_Dataset records_

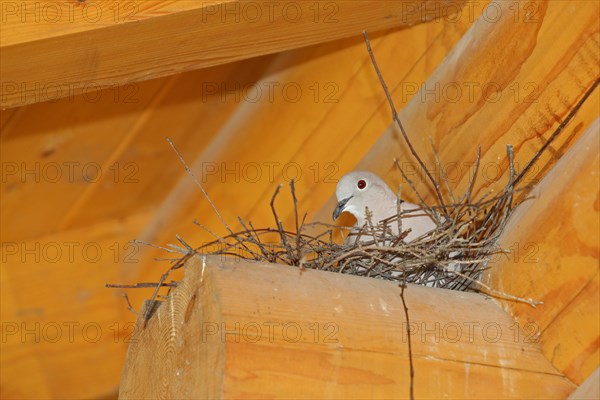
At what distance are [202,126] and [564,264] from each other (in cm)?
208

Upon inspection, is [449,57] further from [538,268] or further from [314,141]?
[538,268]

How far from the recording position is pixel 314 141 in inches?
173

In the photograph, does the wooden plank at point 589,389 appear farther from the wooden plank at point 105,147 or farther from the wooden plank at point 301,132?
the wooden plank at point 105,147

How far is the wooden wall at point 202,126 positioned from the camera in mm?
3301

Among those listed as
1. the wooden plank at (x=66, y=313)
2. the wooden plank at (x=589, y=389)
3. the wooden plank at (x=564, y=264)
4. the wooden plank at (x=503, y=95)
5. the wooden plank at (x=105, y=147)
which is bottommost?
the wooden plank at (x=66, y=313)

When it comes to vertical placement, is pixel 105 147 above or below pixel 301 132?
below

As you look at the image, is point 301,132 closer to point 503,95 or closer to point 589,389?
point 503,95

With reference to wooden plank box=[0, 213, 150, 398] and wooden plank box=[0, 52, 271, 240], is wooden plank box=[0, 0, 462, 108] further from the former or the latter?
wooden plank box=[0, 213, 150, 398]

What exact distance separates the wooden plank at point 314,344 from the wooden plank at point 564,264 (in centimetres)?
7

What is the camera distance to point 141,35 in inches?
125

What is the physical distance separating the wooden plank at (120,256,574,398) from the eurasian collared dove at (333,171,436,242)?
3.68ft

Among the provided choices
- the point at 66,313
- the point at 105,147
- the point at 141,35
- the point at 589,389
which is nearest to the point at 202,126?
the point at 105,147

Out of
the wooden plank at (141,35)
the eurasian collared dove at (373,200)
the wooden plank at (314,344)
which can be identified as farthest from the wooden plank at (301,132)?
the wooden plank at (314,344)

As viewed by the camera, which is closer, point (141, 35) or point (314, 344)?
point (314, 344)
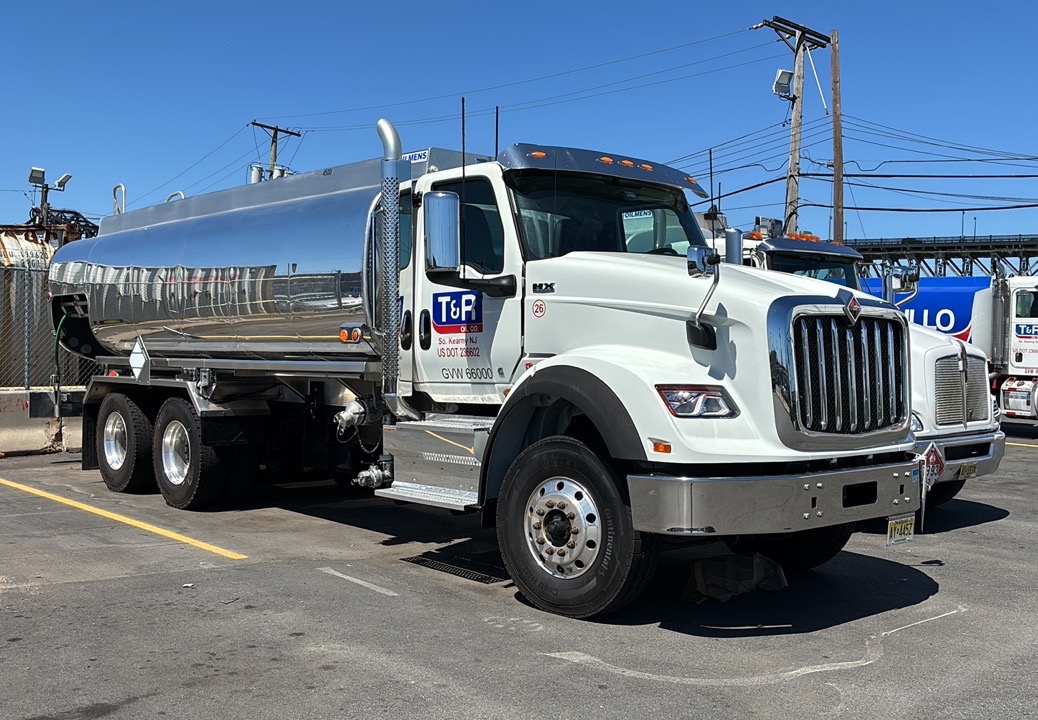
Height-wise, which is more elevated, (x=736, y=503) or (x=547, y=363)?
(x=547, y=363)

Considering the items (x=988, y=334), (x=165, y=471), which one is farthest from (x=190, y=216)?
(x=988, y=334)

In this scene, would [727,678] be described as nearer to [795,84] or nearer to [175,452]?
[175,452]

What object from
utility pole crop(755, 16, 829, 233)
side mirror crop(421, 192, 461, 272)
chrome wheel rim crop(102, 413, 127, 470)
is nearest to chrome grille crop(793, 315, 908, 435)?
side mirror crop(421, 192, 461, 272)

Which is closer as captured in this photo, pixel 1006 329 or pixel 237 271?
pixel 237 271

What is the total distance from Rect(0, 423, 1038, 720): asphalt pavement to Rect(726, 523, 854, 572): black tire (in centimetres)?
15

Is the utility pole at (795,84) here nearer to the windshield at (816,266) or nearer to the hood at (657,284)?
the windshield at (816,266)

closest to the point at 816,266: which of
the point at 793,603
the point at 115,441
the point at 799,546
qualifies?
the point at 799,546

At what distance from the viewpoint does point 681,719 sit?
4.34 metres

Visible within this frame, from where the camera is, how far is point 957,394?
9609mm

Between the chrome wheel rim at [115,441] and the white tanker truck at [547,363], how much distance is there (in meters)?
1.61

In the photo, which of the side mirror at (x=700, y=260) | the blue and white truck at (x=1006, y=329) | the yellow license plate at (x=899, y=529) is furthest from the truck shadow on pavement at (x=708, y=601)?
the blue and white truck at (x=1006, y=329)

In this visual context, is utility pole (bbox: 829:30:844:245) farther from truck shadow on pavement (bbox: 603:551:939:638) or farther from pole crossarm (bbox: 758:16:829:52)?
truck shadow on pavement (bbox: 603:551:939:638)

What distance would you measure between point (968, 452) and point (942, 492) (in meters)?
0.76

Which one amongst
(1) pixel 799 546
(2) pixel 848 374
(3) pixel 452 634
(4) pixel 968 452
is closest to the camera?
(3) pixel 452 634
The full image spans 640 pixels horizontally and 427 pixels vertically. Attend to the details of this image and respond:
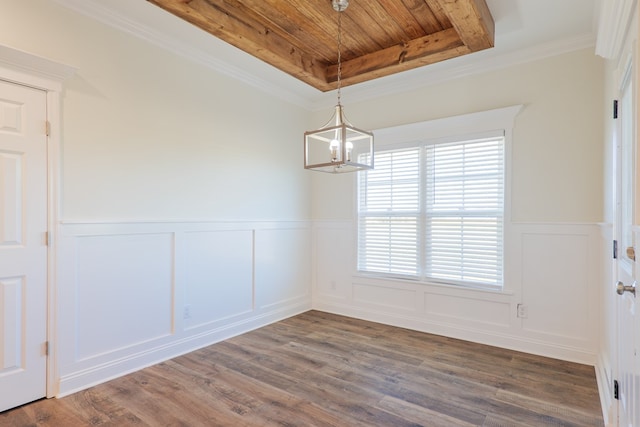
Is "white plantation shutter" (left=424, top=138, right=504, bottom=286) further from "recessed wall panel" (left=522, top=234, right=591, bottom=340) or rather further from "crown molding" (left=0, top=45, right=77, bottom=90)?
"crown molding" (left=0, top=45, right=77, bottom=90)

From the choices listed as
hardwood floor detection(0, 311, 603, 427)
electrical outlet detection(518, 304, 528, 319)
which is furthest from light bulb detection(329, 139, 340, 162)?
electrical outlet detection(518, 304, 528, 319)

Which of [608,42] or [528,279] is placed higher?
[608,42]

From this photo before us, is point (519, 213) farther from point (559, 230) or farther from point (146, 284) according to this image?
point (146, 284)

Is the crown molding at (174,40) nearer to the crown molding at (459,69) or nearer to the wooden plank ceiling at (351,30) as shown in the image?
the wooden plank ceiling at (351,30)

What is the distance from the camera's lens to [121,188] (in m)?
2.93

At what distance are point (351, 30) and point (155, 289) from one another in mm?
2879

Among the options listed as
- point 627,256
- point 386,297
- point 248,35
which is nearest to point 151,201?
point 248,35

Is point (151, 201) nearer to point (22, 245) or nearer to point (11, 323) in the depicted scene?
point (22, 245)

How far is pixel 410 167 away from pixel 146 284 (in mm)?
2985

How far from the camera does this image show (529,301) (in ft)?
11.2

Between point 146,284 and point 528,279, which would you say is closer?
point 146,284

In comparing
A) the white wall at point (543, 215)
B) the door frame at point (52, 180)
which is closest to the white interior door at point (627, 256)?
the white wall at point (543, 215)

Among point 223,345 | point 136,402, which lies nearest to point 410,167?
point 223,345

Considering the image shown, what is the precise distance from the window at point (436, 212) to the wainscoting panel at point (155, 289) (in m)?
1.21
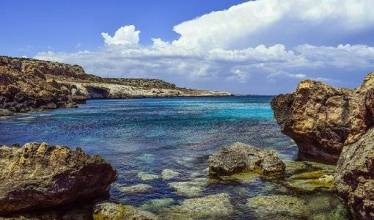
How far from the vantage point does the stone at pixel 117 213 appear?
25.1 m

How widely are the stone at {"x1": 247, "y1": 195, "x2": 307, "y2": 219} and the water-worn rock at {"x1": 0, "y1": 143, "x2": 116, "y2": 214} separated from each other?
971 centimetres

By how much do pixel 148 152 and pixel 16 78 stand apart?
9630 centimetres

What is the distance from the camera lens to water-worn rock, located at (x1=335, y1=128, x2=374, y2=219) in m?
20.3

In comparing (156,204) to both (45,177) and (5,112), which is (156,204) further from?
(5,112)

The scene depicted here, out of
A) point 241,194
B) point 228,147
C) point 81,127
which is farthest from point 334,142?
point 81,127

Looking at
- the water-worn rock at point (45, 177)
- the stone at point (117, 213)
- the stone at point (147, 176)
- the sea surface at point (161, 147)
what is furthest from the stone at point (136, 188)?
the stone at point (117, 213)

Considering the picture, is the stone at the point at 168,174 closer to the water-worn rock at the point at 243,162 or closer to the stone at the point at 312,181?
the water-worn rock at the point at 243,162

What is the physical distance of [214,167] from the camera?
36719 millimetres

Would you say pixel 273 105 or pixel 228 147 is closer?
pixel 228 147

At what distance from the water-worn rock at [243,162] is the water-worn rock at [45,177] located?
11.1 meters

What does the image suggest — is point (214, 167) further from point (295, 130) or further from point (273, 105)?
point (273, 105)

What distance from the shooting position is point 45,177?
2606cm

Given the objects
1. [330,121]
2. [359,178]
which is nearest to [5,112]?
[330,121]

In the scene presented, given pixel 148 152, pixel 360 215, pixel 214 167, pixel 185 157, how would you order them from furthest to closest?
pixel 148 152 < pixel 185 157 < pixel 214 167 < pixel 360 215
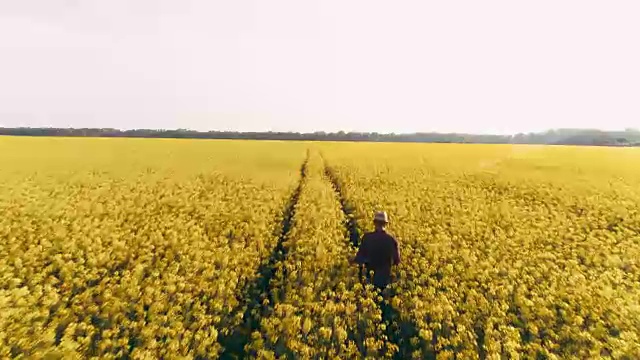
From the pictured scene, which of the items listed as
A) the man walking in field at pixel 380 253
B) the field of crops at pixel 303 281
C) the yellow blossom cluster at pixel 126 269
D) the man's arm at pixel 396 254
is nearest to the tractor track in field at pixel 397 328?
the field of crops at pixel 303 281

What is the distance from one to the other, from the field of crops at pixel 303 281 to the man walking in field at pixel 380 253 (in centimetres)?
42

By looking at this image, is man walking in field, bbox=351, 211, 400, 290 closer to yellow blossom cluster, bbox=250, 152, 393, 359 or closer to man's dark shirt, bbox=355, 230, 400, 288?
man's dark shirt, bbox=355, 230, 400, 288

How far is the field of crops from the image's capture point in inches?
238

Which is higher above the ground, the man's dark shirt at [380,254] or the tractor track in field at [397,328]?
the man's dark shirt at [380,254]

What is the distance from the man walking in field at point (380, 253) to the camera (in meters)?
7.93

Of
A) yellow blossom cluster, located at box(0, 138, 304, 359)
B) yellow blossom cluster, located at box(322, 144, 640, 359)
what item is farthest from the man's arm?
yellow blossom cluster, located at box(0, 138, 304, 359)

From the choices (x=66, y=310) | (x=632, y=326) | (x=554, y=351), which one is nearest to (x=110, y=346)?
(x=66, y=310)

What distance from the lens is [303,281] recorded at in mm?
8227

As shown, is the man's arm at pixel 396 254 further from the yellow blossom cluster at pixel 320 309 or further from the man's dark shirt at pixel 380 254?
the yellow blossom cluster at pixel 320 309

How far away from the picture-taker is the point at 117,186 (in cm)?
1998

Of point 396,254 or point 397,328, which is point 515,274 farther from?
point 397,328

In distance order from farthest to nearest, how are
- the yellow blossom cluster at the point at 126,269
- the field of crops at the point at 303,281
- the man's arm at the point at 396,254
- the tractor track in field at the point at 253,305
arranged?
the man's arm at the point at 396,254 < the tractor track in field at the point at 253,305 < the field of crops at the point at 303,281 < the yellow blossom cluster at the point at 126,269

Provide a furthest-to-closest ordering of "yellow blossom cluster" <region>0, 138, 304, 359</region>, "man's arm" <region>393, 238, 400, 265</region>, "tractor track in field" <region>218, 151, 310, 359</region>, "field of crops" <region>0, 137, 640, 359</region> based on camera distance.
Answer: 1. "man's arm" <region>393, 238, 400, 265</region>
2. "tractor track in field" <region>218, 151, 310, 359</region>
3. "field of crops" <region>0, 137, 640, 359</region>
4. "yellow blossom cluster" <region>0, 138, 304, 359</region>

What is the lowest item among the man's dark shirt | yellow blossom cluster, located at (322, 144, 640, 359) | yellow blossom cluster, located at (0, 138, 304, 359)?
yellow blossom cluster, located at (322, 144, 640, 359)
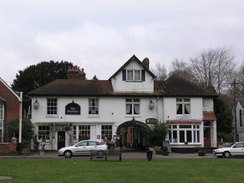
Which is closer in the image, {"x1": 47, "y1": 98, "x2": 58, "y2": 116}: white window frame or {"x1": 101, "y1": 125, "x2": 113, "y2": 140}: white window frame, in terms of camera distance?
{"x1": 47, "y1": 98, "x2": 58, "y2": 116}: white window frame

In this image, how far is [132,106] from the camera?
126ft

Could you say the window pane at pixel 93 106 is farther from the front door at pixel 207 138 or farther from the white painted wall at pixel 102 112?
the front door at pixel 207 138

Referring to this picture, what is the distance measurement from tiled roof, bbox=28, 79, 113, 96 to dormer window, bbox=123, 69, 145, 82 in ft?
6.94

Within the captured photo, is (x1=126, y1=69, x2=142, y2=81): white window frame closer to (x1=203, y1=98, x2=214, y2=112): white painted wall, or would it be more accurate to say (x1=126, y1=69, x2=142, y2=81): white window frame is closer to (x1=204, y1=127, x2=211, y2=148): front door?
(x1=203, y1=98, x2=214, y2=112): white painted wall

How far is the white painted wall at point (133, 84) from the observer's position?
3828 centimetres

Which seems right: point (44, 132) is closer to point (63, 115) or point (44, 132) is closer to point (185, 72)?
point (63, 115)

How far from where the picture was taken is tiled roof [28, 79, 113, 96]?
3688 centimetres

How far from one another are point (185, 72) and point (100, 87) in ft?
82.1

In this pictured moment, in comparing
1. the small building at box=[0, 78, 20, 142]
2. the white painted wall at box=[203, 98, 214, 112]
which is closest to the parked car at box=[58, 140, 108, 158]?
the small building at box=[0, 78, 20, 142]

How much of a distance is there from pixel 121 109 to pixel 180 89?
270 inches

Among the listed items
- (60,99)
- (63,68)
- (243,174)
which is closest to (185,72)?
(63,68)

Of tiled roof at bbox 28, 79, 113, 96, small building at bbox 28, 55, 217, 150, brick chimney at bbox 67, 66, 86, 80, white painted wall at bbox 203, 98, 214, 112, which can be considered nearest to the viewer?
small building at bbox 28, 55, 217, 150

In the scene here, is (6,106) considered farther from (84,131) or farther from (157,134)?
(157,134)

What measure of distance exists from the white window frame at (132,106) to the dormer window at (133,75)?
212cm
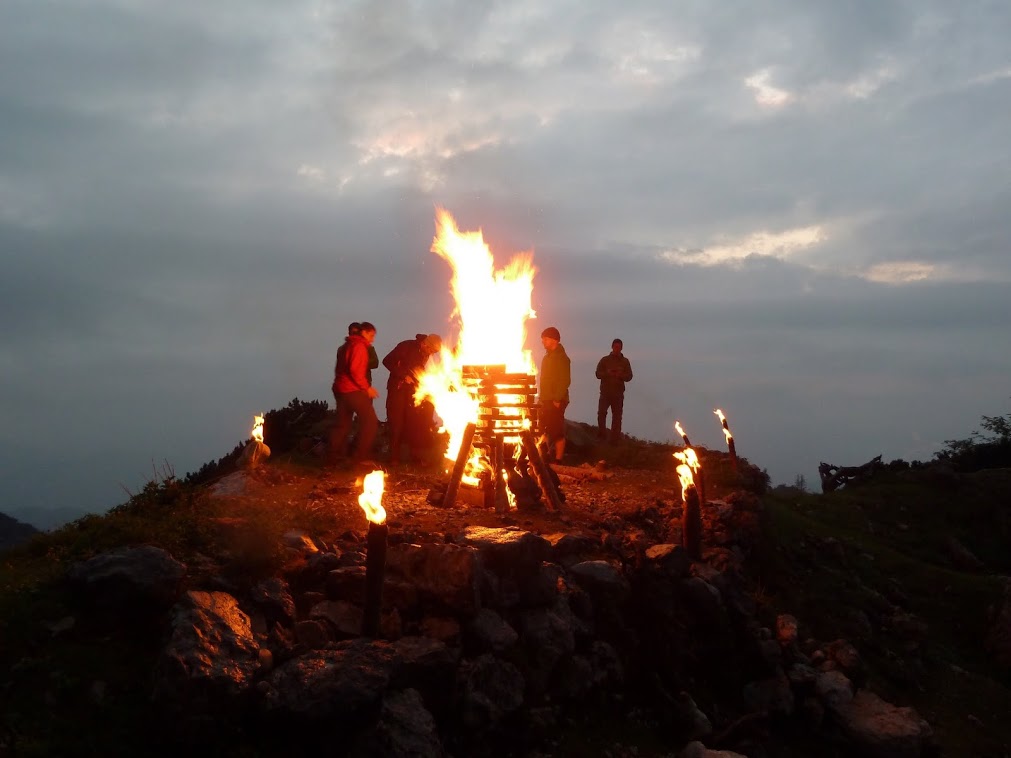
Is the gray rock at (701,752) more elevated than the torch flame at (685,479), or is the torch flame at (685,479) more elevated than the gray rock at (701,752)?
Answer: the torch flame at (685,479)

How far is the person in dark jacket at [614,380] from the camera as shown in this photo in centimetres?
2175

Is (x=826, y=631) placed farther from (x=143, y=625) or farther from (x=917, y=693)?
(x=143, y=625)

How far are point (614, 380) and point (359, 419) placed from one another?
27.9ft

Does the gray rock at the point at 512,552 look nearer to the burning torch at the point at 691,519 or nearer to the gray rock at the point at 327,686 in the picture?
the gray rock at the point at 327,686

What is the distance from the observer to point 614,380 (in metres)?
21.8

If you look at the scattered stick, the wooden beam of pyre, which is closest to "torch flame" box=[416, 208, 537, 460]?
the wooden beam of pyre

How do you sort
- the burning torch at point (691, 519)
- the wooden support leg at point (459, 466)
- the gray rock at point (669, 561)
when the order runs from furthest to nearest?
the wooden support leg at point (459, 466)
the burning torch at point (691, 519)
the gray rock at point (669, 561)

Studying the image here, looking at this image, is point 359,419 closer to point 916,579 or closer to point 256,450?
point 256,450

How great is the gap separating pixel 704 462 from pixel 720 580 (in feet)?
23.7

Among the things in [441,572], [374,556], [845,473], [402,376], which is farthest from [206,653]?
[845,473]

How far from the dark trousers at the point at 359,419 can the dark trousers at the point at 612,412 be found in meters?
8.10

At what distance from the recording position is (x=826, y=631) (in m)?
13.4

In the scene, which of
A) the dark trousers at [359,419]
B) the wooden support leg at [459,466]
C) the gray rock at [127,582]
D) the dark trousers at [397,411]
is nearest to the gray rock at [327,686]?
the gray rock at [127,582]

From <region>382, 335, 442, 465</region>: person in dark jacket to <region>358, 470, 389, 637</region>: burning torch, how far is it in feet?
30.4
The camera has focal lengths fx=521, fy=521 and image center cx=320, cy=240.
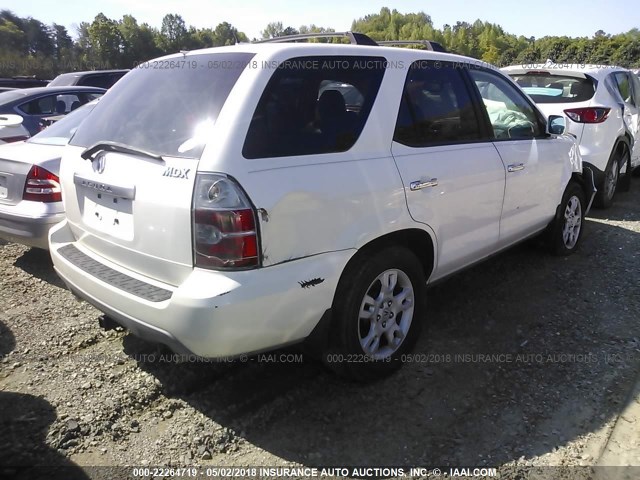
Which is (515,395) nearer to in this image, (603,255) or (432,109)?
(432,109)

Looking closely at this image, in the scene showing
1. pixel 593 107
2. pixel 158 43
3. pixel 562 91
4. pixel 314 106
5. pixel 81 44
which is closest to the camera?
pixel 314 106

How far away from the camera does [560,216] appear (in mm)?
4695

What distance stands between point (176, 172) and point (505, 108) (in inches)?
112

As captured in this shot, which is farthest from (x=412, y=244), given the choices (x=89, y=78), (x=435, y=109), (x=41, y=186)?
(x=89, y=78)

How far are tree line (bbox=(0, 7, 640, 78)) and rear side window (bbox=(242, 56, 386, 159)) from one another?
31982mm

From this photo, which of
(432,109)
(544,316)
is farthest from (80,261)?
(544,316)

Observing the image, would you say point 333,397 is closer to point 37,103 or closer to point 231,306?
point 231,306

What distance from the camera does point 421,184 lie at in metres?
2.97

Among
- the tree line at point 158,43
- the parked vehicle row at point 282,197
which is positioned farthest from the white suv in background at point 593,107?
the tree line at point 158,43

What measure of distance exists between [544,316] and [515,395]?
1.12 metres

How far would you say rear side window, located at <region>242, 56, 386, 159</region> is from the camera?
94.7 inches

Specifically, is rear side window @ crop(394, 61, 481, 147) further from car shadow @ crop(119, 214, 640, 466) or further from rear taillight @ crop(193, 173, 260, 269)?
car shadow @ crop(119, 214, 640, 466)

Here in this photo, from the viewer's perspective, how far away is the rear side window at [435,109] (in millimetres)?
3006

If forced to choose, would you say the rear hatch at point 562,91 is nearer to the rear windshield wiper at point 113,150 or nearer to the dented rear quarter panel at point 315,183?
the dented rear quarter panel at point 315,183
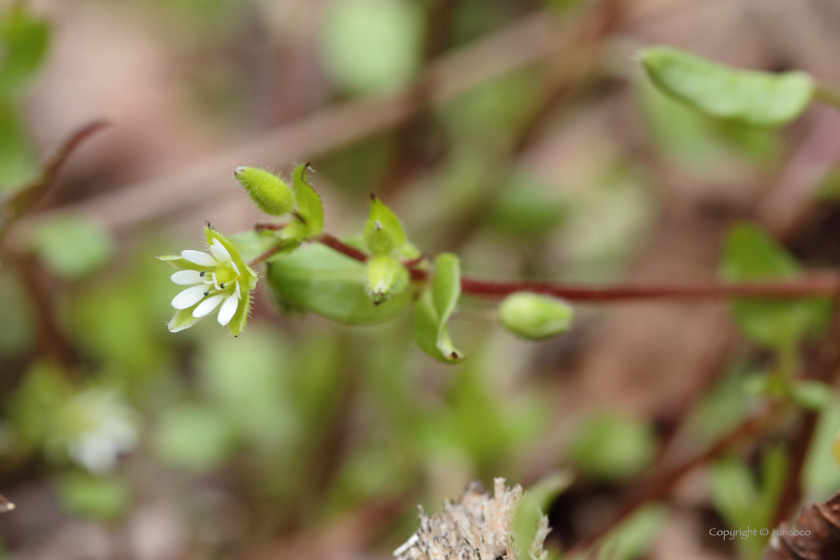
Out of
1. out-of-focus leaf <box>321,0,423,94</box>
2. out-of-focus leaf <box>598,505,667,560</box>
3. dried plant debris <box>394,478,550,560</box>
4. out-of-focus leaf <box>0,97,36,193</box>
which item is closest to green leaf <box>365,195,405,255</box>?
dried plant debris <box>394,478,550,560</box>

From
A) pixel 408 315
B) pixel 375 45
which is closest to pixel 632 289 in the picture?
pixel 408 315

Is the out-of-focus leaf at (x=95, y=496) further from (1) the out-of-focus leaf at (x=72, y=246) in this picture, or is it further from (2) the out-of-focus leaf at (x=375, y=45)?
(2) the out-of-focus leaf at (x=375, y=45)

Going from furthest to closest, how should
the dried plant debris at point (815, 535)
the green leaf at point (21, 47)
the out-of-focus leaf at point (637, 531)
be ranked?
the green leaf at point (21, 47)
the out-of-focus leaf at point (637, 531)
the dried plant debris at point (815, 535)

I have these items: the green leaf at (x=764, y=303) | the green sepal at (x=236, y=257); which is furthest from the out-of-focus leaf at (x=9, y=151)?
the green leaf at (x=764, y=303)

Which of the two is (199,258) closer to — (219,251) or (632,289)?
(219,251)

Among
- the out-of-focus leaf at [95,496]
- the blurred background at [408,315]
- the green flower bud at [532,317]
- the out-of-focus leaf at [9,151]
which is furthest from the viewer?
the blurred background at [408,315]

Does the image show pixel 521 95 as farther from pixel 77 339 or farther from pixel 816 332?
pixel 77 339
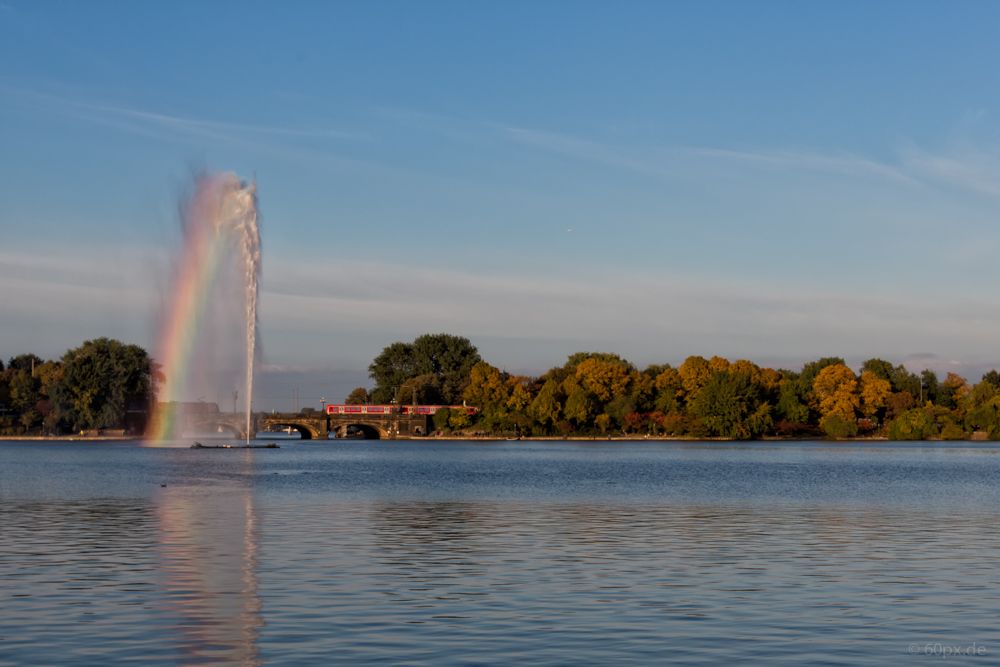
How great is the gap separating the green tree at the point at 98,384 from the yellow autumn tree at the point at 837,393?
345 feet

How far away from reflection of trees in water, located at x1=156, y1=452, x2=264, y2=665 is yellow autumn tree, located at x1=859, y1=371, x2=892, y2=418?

_Exercise_
Exclude all pictures and reproduce verbatim the lines running from the line that contains "I have these" to the end of the data above, both ends included.

_Result for this task_
I have these items: the green leaf at (x=764, y=303) | the green sepal at (x=236, y=257); which is furthest from the out-of-focus leaf at (x=9, y=151)?
the green leaf at (x=764, y=303)

Which of the two is (199,258) closer to — (219,251) or (632,289)?
(219,251)

Among
- the out-of-focus leaf at [95,496]
- the blurred background at [408,315]
- the green flower bud at [532,317]
- the out-of-focus leaf at [9,151]
which is furthest from the viewer?
the blurred background at [408,315]

Does the image show pixel 521 95 as farther from pixel 77 339 or farther from pixel 816 332?
pixel 77 339
How great is the gap separating the green tree at the point at 98,384 from the yellow autumn tree at the point at 837,393?
345 feet

How far away from reflection of trees in water, located at x1=156, y1=452, x2=264, y2=665 is yellow autumn tree, located at x1=859, y1=371, x2=892, y2=418?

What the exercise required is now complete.